- **TASKS TO COMPLETE**
A. List every person named in the article on policing in East Timor.
B. Write the next few sentences of the article on policing in East Timor, picking up after its final sentence.

-- READING PASSAGE start --

Days after she took over as
commissioner of UNPOL, the international force
commanding security operations, Amnesty International
issued a scathing report on its performance. It alleged
that after several years in East Timor, UNPOL had failed
to deliver on a "commitment to establish a credible,
professional and impartial" Timorese police service, and
equally failed to develop "a culture and ethos in which
human rights are fully entrenched in police behavior and
practice".
Peisley knew there was demoralization
among UNPOL officers and that the East Timorese police
service they had created was having serious problems.
The reputations of both had been seriously affected by
devastating riots in December during which the police
failed to act effectively.
She was thus prepared
for a black outlook, but not for such immediate
problems. Amnesty's verdict was followed within days by
new press allegations of police complicity in the
trafficking of prostitutes whose main clients are UN
staff.
But 47-year-old "Sandi" Peisley, as she
likes to be known, comes highly qualified for the task,
having worked her way up through the ranks of the
Australian Federal Police, which she joined as a
teenager, and gained experience with the UN during a
1994 stint in Cyprus.
In terms of women serving
in UN peacekeeping missions, Peisley is the UN's top cop
- the first-ever woman to head a United Nations police
force.
Speaking in the former Indonesian
barracks that is now the command center for both UNPOL
and the East Timorese National Police (PNTL), she said
she had only a slight hesitation in accepting the job.
"I had to remind myself that I'm a 'can do' sort of
person, then decided pretty quickly that I could do it,"
she recalled, adding: "I'm very conscious ... that it's
not going to be a walk in the park."
In East
Timor, all eyes will be on her as she tackles the task
of restoring the reputation of UNPOL and running a total
review of the demoralized East Timorese police headed by
her local counterpart, Commissioner Paulo Martins.
Policing crisis Peisley took over from
Canadian commissioner Peter Miller, who led the police
before and after independence. UNPOL was so deeply
unpopular in the last period of his mission that he
spent it under heavy personal guard.
The
international force has two agreed functions in
independent East Timor: it holds final responsibility
for internal security (resented as an infringement of
sovereignty by some Timorese), and for the training of a
local police force to replace it after withdrawal, set
for next June.

-- READING PASSAGE end --
-- ENTRIES SHOWN start --

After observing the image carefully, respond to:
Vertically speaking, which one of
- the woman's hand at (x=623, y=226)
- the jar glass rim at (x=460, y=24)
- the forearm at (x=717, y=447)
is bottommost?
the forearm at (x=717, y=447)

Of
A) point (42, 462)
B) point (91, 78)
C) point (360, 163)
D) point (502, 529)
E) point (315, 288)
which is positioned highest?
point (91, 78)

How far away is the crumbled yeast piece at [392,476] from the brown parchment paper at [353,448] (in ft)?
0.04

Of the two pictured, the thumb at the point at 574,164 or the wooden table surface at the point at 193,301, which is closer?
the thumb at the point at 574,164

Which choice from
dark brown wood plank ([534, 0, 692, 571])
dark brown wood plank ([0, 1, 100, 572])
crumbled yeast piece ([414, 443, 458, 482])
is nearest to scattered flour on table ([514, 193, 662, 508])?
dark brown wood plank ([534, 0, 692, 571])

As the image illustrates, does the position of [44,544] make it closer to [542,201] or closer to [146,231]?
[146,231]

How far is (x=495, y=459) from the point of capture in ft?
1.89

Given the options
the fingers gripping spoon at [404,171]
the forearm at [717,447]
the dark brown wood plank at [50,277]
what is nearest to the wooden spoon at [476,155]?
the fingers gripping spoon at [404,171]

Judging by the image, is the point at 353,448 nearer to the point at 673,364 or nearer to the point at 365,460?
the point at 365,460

-- ENTRIES SHOWN end --
-- ENTRIES SHOWN start --

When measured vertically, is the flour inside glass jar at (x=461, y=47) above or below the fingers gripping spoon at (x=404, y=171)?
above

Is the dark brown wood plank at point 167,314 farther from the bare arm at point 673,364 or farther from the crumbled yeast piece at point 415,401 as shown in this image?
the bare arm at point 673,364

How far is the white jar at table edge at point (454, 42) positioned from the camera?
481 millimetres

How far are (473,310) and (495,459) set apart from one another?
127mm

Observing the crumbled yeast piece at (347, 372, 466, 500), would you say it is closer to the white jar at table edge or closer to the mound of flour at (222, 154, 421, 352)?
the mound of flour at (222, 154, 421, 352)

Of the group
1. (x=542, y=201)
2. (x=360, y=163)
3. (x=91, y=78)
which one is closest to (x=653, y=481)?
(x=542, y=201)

-- ENTRIES SHOWN end --

- **RESULTS OF THE TASKS**
A. Sandi Peisley, Paulo Martins, Peter Miller

B.
Question marks over its
capabilities on both counts came to a head after
renegade UNPOL officer Nick Torre opened a tell-all
webpage before leaving East Timor last month.
Before his UN mission, Torre, a Filipino, had
worked as a counter-insurgency specialist in Mindanao,
and he warned that Dili was "a breeding ground for
insurgency".
In an interview with Asia Times
Online, he said UNPOL's failure to learn from the
December 4 rioting, which left two dead and millions of
dollars in damage from arson and looting, could lead to
new tragedy.
The violence was sparked by the
fatal shooting of two demonstrators by local police, and
he claimed that their shoddy training by the UN was
creating "a police like Kopassus", the feared Indonesian
special force, rather than one with popular support.
Allegations of East Timorese police beatings are
increasingly common.
Torre was deputy
intelligence chief on December 4, and revealed that as
the first buildings were burning early in the day, he
warned superiors that events were spinning out of
control and that the military should be called in, but
was ignored.
Although the UN mandate is to
ensure the security of the East Timorese population, he
said the only contingency plan it had that day was to
defend UN installations and, if that failed, to
evacuate.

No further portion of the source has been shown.